Across rolling farmland, growers are trading rotary mowers and chemical defoliants for a tool more commonly seen in city shipyards: the high pressure water jet pump. Mounted on a three-point hitch and fed from a slim polyethylene tank, the device fires a horizontal blade of water that slices through unwanted suckers, covers, or volunteer corn stalks without touching the cash crop. The cut is so clean that plant wounds close quickly, reducing the entry points for disease that often follow mechanical shredding.
The savings add up in unexpected ways. There is no need to sharpen blades mid-season, no diesel-drinking flail mower to maintain, and no herbicide bill drifting onto the accounting ledger. Organic growers especially value the approach because it satisfies certification rules while still giving them the tidy rows buyers expect.
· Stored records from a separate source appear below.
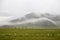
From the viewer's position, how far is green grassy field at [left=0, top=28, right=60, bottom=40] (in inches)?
50.1

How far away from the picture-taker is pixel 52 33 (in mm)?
1278

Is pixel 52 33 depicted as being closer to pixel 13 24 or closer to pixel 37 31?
pixel 37 31

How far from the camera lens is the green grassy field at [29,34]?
1272 mm

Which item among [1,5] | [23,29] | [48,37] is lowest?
[48,37]

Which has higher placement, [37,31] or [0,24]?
[0,24]

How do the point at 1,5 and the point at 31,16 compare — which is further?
the point at 1,5

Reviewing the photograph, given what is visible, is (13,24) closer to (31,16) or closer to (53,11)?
(31,16)

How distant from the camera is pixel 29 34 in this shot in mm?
1277

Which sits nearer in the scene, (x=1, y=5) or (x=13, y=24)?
(x=13, y=24)

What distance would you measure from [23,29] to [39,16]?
226mm

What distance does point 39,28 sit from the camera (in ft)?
4.21

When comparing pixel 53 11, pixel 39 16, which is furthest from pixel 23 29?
pixel 53 11

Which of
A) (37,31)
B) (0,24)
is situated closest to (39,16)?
(37,31)

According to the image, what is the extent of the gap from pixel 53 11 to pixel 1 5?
62 cm
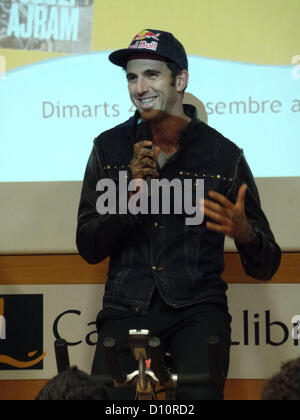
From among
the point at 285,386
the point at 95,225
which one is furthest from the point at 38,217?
the point at 285,386

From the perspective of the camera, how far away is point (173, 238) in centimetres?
218

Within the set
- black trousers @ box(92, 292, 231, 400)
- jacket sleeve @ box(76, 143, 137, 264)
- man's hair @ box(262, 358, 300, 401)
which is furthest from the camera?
jacket sleeve @ box(76, 143, 137, 264)

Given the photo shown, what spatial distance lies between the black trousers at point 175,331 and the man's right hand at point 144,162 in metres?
0.39

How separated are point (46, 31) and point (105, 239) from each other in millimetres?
1141

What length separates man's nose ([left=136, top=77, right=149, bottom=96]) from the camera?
7.35 feet

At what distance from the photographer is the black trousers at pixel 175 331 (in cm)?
193

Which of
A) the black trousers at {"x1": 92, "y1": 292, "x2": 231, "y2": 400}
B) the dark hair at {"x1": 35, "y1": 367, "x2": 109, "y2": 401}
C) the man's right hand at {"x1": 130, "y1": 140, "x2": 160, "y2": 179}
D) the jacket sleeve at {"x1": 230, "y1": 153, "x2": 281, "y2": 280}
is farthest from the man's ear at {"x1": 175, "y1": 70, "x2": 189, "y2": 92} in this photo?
the dark hair at {"x1": 35, "y1": 367, "x2": 109, "y2": 401}

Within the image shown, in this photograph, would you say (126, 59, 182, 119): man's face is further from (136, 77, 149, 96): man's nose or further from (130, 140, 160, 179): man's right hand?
(130, 140, 160, 179): man's right hand

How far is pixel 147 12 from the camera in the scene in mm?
2820

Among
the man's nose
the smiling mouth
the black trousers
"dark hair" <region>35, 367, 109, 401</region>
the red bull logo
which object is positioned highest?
the red bull logo

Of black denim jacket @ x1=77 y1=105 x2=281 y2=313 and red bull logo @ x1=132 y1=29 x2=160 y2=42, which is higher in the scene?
red bull logo @ x1=132 y1=29 x2=160 y2=42

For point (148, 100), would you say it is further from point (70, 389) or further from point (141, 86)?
point (70, 389)

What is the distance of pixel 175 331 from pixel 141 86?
77 cm

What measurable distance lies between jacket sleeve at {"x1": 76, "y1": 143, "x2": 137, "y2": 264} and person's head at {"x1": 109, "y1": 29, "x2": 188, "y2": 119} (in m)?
0.26
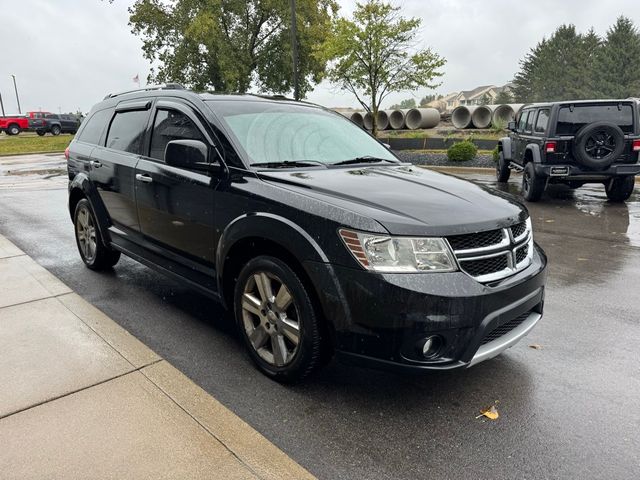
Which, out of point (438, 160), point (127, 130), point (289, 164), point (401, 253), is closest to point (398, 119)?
point (438, 160)

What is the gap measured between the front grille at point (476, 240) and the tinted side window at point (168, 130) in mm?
1994

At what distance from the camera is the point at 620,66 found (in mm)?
60281

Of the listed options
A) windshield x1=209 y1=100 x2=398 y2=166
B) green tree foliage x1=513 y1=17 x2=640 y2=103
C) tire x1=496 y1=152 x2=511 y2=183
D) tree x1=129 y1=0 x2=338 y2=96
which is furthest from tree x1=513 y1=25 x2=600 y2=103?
windshield x1=209 y1=100 x2=398 y2=166

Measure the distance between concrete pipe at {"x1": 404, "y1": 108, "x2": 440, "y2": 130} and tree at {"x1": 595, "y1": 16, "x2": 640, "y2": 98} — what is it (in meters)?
44.1

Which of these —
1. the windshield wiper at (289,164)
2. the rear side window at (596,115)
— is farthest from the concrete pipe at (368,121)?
the windshield wiper at (289,164)

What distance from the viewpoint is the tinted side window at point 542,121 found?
30.5ft

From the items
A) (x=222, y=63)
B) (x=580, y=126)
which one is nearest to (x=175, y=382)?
(x=580, y=126)

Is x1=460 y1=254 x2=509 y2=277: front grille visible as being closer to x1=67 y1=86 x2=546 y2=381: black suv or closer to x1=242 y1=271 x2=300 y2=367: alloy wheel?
x1=67 y1=86 x2=546 y2=381: black suv

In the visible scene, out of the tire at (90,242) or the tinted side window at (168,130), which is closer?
the tinted side window at (168,130)

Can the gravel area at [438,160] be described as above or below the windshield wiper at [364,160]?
below

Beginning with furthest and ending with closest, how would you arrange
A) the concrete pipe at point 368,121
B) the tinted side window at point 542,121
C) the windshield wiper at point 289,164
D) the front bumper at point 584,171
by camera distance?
the concrete pipe at point 368,121 < the tinted side window at point 542,121 < the front bumper at point 584,171 < the windshield wiper at point 289,164

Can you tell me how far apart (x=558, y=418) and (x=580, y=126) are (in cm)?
772

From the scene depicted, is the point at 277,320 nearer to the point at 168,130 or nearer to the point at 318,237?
the point at 318,237

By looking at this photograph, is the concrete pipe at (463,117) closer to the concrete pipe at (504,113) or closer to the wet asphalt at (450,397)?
the concrete pipe at (504,113)
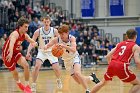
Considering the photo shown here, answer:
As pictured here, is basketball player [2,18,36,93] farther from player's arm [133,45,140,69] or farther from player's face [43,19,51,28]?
player's arm [133,45,140,69]

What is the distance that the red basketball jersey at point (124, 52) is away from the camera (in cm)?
887

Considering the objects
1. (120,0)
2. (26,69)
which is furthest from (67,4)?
(26,69)

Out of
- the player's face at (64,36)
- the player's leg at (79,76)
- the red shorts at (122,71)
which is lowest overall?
the player's leg at (79,76)

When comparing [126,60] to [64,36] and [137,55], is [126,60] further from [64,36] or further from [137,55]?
[64,36]

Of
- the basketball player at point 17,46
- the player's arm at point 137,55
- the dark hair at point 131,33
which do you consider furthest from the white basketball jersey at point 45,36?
the player's arm at point 137,55

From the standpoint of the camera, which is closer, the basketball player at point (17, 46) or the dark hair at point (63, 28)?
the dark hair at point (63, 28)

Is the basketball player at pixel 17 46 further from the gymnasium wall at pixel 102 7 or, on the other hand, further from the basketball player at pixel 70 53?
the gymnasium wall at pixel 102 7

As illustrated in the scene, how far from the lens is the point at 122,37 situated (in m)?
34.6

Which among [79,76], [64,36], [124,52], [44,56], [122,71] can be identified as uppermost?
[64,36]

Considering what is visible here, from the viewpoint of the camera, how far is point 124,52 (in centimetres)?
891

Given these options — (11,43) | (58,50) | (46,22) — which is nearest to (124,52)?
(58,50)

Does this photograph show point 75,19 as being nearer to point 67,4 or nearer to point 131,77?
point 67,4

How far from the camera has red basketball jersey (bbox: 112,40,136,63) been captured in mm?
8867

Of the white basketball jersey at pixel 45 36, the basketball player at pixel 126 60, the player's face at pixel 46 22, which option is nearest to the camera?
the basketball player at pixel 126 60
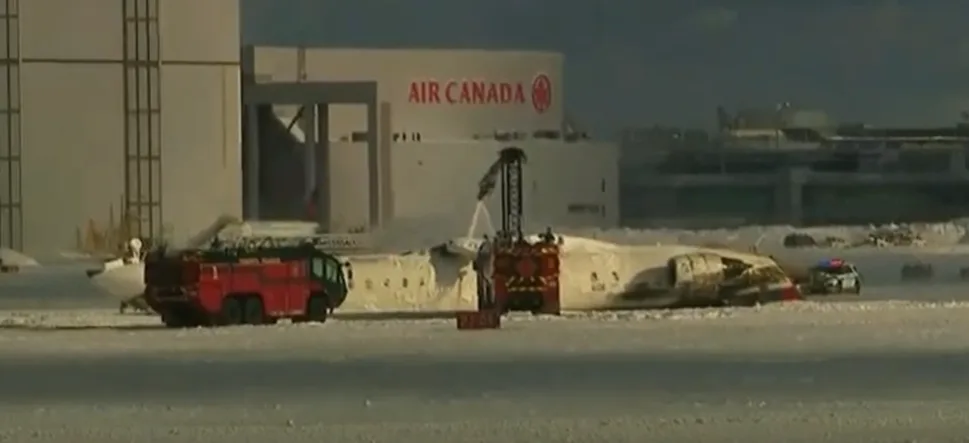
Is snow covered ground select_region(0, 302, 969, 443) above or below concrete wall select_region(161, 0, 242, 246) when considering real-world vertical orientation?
below

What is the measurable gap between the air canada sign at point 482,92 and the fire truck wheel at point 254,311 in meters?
57.3

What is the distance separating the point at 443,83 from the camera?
3452 inches

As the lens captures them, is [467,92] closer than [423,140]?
No

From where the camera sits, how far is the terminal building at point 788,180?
104 meters

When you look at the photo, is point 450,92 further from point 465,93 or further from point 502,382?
point 502,382

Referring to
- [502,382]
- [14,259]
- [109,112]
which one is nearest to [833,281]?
[502,382]

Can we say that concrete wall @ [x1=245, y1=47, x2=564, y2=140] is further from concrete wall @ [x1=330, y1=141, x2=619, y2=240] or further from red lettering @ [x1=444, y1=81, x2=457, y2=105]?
concrete wall @ [x1=330, y1=141, x2=619, y2=240]

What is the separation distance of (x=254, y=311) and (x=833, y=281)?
658 inches

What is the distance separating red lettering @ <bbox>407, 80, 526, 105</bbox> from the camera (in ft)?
285

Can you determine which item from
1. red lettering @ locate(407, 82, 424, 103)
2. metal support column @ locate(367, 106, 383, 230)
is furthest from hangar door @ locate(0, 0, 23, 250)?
red lettering @ locate(407, 82, 424, 103)

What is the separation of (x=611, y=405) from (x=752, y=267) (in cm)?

Early adopters report that one pass along berry canes or vineyard cordons takes less time than string-trimming, and the only residue left behind is a faint mist that settles like morning dew.
Perhaps the greatest benefit is flexibility: a quick twist of the regulator softens the stream enough to groom delicate strawberry beds, while full pressure knocks down thick hemp stalks. With water sourced from an on-farm pond or captured roof runoff, the operation feels less like an expense and more like putting summer rain to work twice.